Can't seem to Disallow a Directory - Sitemaps, Meta Data, and robots.txt forum at WebmasterWorld - WebmasterWorld

Forum Moderators: goodroi

Message Too Old, No Replies

Can't seem to Disallow a Directory

Disallow robots.txt robots

Holygamer

11:07 pm on Mar 19, 2012 (gmt 0)

10+ Year Member

I couldn't find an answer about wildcards when searching on Google.

Is this the correct way to disallow crawling of pages which have "Template" at the start of the page name?

Disallow: /Template*

So would the above also prevent pages which have the following at the start of their names from being crawled?

Template:
Template_talk:

Also I have a directory in the root of my site called "Game Music" which has subfolders with MP3s in (there are no webpages inside it). Google is showing non-existant pages from that directory in search results when I search for an album name. For example, try searching for the following on Google: Baroque (Saturn) Original Soundtrack

On the 1st results page you'll see 2 links to my site. The 1st link takes you to the actual page I have made. The 2nd link takes you to a non-existant page called:
"Game Music/B/Baroque/001. Baroque (Saturn) Original soundtrack"

The 1st page has download links to MP3s in the following location:
"Game Music/B/Baroque/001. Baroque (Saturn) Original soundtrack"

Forgetting about the robots file for a second, why is google showing non-existant pages in search results? I use MediaWiki which is the software that Wikipedia uses to build it's website. I don't know if this is the correct term or not, but the pages are virtual paths - the pages are stored in an MySQL database - does this have something to do with the problem?

I tried the following a month ago but the non-existant pages are still showing in search results:

Disallow: /Game Music/

Is there a problem with there being a space in the directory name?

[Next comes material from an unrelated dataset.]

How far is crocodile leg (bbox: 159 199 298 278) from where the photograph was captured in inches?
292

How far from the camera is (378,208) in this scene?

Would this work to block everything in that directory from being indexed?

Disallow: /Game*

g1smd

11:38 pm on Mar 19, 2012 (gmt 0)

WebmasterWorld Senior Member

10+ Year Member

Top Contributors Of The Month

Patterns are used as prefix matches, matching from the left.

Disallow: /Template

is all you need.

The * is never needed or used at the end of a pattern.

It belongs only in the middle of a pattern.

Disallow: /*_this:

would disallow any URL request like

example.com/<anything>_this:

Holygamer

12:07 am on Mar 20, 2012 (gmt 0)

10+ Year Member

OK thanks but any idea why google is showing non-existant pages especially when I have this?: Disallow: /Game Music/
Does it matter if I have a space in the name? Or would I be better off doing this?: Disallow: /Game

g1smd

12:19 am on Mar 20, 2012 (gmt 0)

WebmasterWorld Senior Member

10+ Year Member

Top Contributors Of The Month

The space in the robots.txt file is likely an issue.

Use

Disallow: /Game

or

Disallow: /Game*Music

However, when a URL is disallowed Google can still show that URL as a URL-only entry in the SERPs as it cannot access the URL to see the real status code.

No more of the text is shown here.